Guide 6 showed how to store documents in a KnowledgeBase and query them with similarity / fulltext / hybrid search. Guide 5 introduced the agent loop. This guide combines the two: a Vector RAG Agent is an agent whose tool set is pre-wired for retrieval, so the agent itself decides whether to search, what table to search, and how to phrase the query.

Why Make Retrieval Agentic?

A textbook RAG pipeline is a fixed three-step program:

  1. Embed the user's question.
  2. Run a single similarity search.
  3. Stuff the top-k results into a final prompt.

That works when retrieval is always needed, the right phrasing is the user's question, and a single round of results is enough. It struggles when:

  • The user asks something the model already knows ("what day is today?") — the retrieval step is pure overhead.
  • The user's phrasing doesn't match the corpus phrasing ("PTO policy" vs "vacation days") — one search misses; a reformulation might land.
  • One topic is enough; another needs two searches against different tables.

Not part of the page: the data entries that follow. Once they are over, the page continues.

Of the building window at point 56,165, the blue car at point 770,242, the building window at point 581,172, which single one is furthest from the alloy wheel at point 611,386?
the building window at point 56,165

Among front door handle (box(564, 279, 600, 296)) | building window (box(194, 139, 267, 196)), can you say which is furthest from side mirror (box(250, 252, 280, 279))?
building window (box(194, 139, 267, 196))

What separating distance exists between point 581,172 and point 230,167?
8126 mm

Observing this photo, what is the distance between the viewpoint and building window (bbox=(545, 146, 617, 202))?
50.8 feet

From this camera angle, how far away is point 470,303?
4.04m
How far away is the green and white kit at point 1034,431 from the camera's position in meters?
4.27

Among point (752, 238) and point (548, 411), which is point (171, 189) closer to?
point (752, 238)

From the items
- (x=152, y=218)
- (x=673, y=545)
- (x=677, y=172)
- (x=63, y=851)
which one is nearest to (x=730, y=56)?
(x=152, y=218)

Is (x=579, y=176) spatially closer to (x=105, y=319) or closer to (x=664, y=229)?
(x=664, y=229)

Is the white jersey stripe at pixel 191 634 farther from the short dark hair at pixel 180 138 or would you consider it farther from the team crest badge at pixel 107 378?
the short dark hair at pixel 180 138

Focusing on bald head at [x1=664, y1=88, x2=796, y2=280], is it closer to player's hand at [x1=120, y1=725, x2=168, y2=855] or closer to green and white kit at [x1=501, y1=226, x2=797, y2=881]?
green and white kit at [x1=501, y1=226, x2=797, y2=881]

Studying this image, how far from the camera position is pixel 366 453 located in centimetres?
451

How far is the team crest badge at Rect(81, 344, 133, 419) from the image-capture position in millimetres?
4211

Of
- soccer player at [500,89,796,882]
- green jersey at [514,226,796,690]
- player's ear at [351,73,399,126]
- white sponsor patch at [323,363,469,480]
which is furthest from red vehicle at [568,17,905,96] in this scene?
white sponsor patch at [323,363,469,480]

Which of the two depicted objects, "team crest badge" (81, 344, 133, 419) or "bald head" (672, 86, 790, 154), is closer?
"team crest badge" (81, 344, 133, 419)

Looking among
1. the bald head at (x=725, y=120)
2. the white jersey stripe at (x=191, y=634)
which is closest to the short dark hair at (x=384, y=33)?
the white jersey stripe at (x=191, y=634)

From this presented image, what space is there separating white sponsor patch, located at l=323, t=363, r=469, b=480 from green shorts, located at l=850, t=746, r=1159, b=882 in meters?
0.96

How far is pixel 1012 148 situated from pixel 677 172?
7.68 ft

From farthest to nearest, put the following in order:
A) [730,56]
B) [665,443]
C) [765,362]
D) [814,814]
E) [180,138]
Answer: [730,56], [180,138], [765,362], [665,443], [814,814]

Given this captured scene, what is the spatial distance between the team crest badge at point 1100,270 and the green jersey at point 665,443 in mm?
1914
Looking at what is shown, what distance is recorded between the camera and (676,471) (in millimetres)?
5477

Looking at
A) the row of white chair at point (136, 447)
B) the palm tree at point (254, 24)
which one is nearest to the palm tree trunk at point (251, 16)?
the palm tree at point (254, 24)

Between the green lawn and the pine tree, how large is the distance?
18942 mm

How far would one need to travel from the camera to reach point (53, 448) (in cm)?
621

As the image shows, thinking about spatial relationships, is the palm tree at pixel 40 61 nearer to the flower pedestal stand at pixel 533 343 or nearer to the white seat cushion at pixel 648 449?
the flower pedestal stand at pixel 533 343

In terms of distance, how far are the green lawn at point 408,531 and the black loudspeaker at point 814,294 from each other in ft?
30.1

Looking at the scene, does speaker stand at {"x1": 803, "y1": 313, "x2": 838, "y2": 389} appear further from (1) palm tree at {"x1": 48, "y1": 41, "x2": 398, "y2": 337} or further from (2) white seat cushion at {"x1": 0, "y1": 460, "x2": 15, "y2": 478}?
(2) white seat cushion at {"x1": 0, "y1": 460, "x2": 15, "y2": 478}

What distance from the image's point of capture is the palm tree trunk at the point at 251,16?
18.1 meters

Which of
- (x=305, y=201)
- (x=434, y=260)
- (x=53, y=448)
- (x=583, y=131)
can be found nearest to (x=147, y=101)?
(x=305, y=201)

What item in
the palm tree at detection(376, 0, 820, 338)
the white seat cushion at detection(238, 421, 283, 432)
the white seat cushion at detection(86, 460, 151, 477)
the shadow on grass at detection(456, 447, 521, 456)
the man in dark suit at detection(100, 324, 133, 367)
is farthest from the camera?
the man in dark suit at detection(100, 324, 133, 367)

An agent moves those decisions inside the loop. The model sees the question, decides whether to retrieve, picks the table, writes a query in its own words, reads the results, and may search again before answering.

graph TD
    A["User question"] --> B["VectorRAGAgent"]
    B --> C{"Retrieval needed?"}
    C -->|"no"| H["Final answer"]
    C -->|"yes"| D["search_knowledge_base"]
    D --> E["Top-k hits"]
    E --> F{"Enough info?"}
    F -->|"yes"| H
    F -->|"no, refine"| D
    F -->|"need a record's full body"| G["get_record_by_id"]
    G --> H

The Three Tools

synalinks.VectorRAGAgent wraps a FunctionCallingAgent and pre-wires three retrieval tools bound to a KnowledgeBase:

Tool Purpose
get_knowledge_base_schema() List every table with its columns and descriptions. Used once to learn what's available.
search_knowledge_base(table_name, query) Run the configured search (similarity / fulltext / hybrid_fts) against one table and return up to k hits. k is fixed per-agent at construction; the LM doesn't choose it per-call.
get_record_by_id(table_name, record_id) After a search returns ids, fetch a full record. Useful when search snippets truncate long fields.

The three tools cover the natural shape of retrieval: what tables exist → search one of them → optionally read a record in full.

Picking a Search Mode

search_type is a per-agent setting (the LM doesn't choose). It shapes both the dispatch behaviour and the default instructions the LM receives (so it phrases queries the right way).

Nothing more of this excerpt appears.